▶ **Your instructions**:
Transcribe the entries that follow exactly as they appear, minus pictures.

▶ **Material shown**:
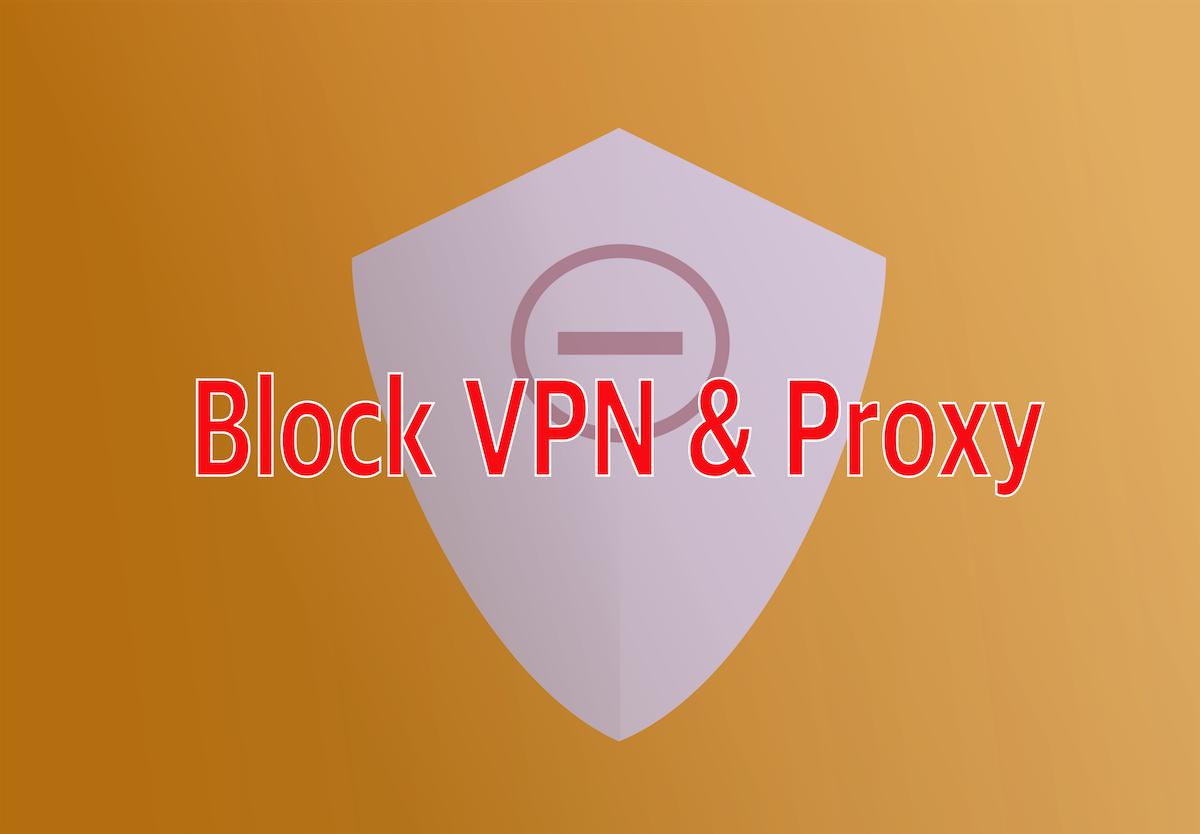 Block VPN and Proxy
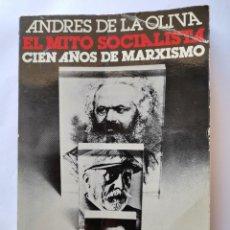 Libros de segunda mano: EL MITO SOCIALISTA CIEN AÑOS DE MARXISMO. Lote 221839943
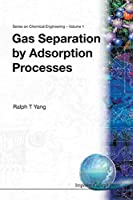 Gas Separation by Adsorption Processes (Series on Chemical Engineering, Vol. 1)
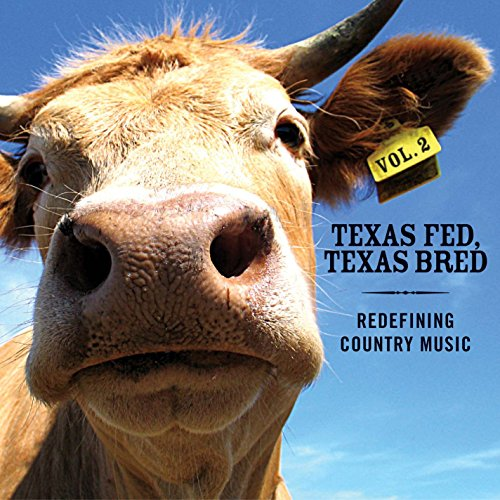 CD : VARIOUS ARTISTS - Texas Fed, Texas Bred, Vol. 2: Redefining Country Music (CD)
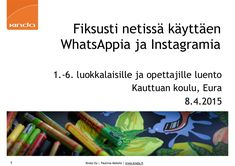 Keskiviikkona 8.4.2015 Eurassa Kauttuan koululla luennot 1.-6. luokkalaisille ja opettajille aiheesta  Fiksusti netissä käyttäen WhatsAppia ja Instagramia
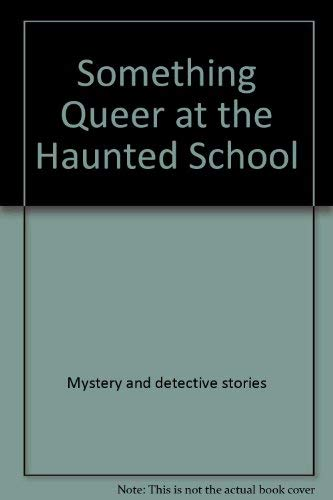 9780440083498: Something queer at the haunted school (Something Queer Series)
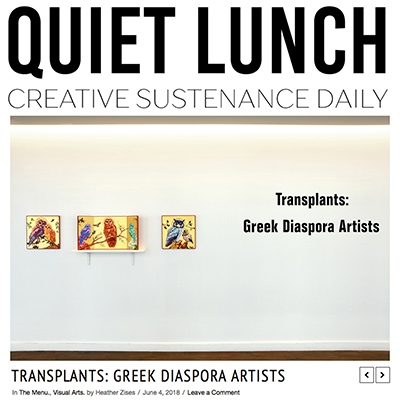 "Quiet Lunch Review of ""Transplants: Greek Diaspora Artists"""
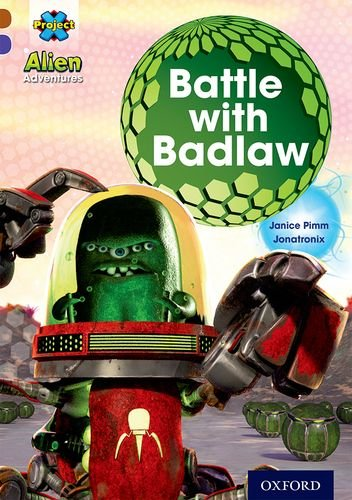 Project X Alien Adventures: Brown Book Band, Oxford Level 11: Battle with Badlaw PDF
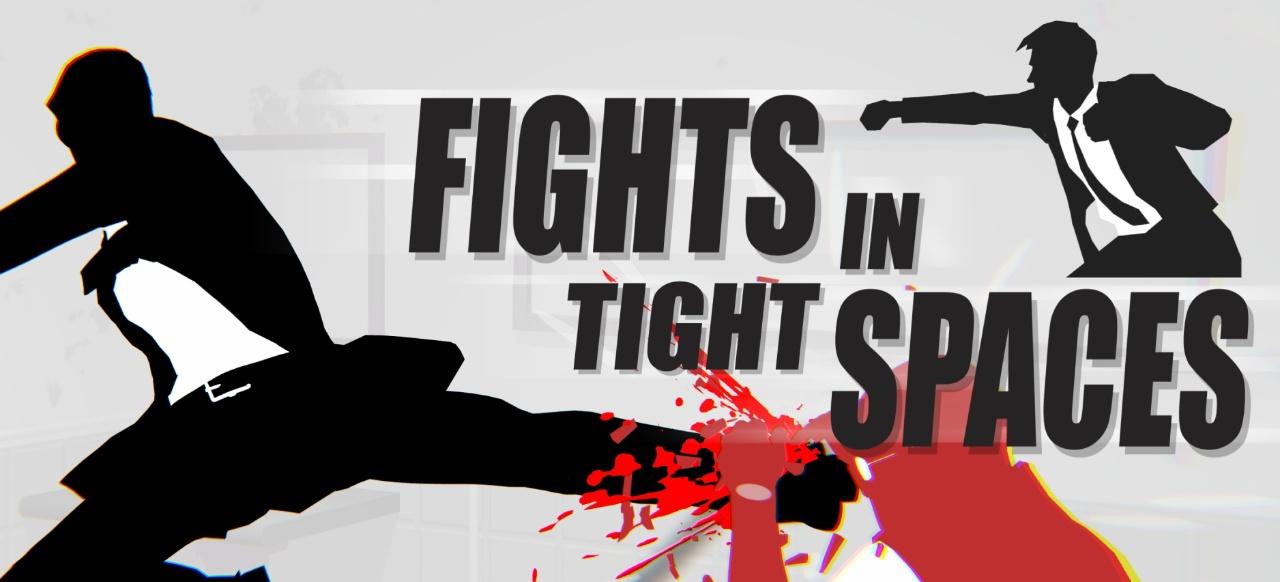 Fights in Tight Spaces (Taktik & Strategie) von Mode 7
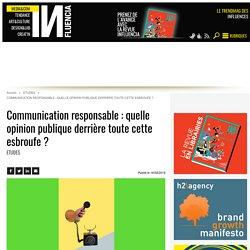 Communication responsable : quelle opinion publique derrière toute...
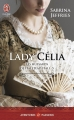 Couverture Les Hussards de Halstead Hall, tome 5 : Lady Célia Editions J'ai Lu (Pour elle - Aventures & passions) 2015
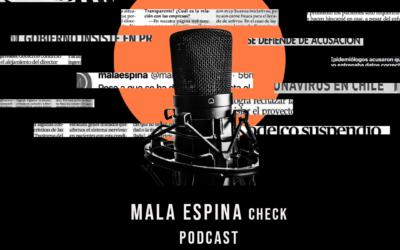 Mala Espina Check podcast: un nuevo canal para la lucha contra la desinformación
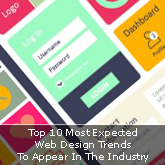 Top 10 Most Expected Web Design Trends To Appear In The Industry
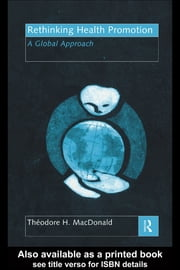 Rethinking Health Promotion - A Global Approach ebook by Theodore H. MacDonald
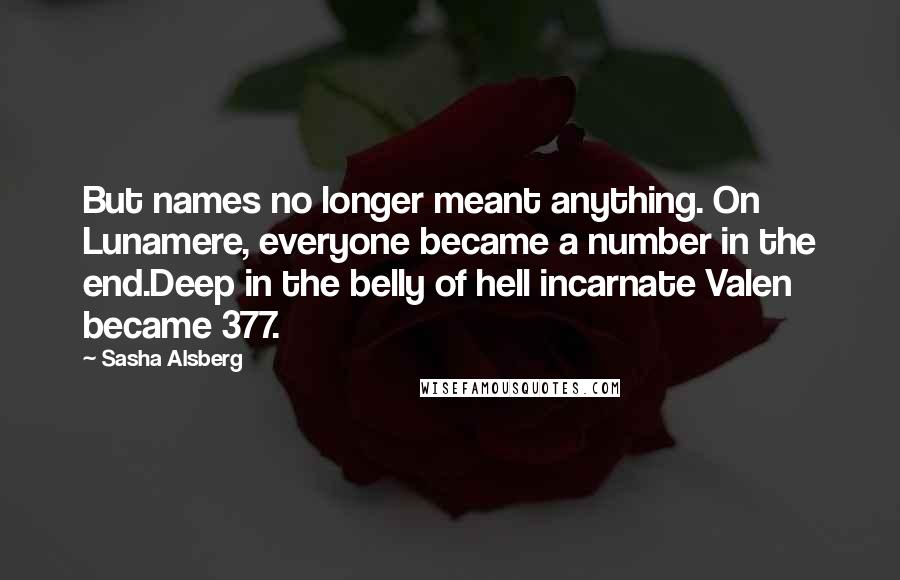 Sasha Alsberg quotes: But names no longer meant anything. On Lunamere, everyone became a number in the end.Deep in the belly of hell incarnate Valen became 377.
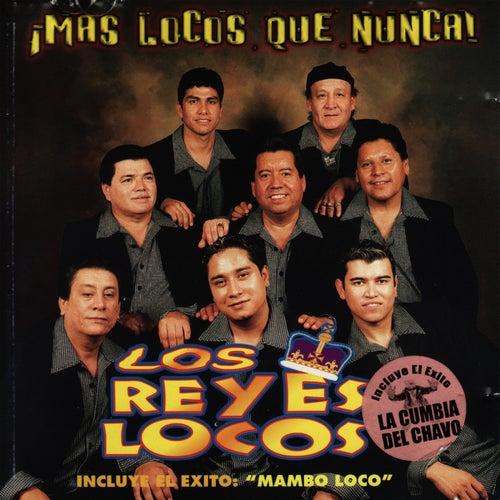 ¡Mas Locos Que Nunca! by Los Reyes Locos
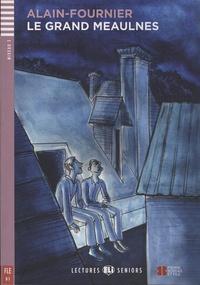 Alain-Fournier - Le Grand Meaulnes. 1 CD audio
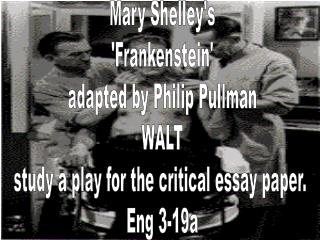 Mary Shelleys Frankenstein adapted by Philip Pullman WALT study a play for the critical essay paper.  Eng 3-19a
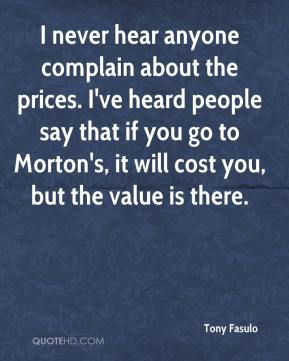 Tony Fasulo  - I never hear anyone complain about the prices. I've heard people say that if you go to Morton's, it will cost you, but the value is there.
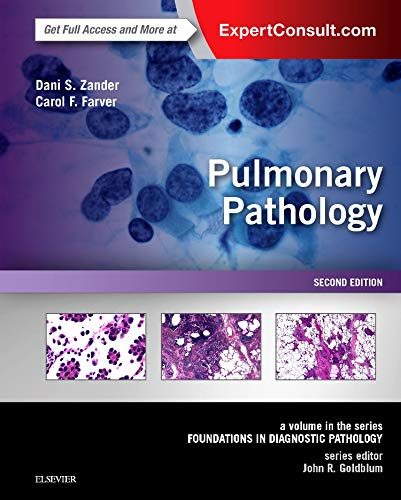Pulmonary Pathology: A Volume in the Series: Foundations in Diagnostic Pathology von Elsevier LTD, Oxford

▶ **Result of this task**:
 Block VPN and Proxy
 Libros de segunda mano: EL MITO SOCIALISTA CIEN AÑOS DE MARXISMO. Lote 221839943
 Gas Separation by Adsorption Processes (Series on Chemical Engineering, Vol. 1)
 CD : VARIOUS ARTISTS - Texas Fed, Texas Bred, Vol. 2: Redefining Country Music (CD)
 Keskiviikkona 8.4.2015 Eurassa Kauttuan koululla luennot 1.-6. luokkalaisille ja opettajille aiheesta  Fiksusti netissä käyttäen WhatsAppia ja Instagramia
 9780440083498: Something queer at the haunted school (Something Queer Series)
 "Quiet Lunch Review of ""Transplants: Greek Diaspora Artists"""
 Project X Alien Adventures: Brown Book Band, Oxford Level 11: Battle with Badlaw PDF
 Fights in Tight Spaces (Taktik & Strategie) von Mode 7
 Communication responsable : quelle opinion publique derrière toute...
 Couverture Les Hussards de Halstead Hall, tome 5 : Lady Célia Editions J'ai Lu (Pour elle - Aventures & passions) 2015
 Mala Espina Check podcast: un nuevo canal para la lucha contra la desinformación
 Top 10 Most Expected Web Design Trends To Appear In The Industry
 Rethinking Health Promotion - A Global Approach ebook by Theodore H. MacDonald
 Sasha Alsberg quotes: But names no longer meant anything. On Lunamere, everyone became a number in the end.Deep in the belly of hell incarnate Valen became 377.
 ¡Mas Locos Que Nunca! by Los Reyes Locos
 Alain-Fournier - Le Grand Meaulnes. 1 CD audio
 Mary Shelleys Frankenstein adapted by Philip Pullman WALT study a play for the critical essay paper.  Eng 3-19a
 Tony Fasulo  - I never hear anyone complain about the prices. I've heard people say that if you go to Morton's, it will cost you, but the value is there.
Pulmonary Pathology: A Volume in the Series: Foundations in Diagnostic Pathology von Elsevier LTD, Oxford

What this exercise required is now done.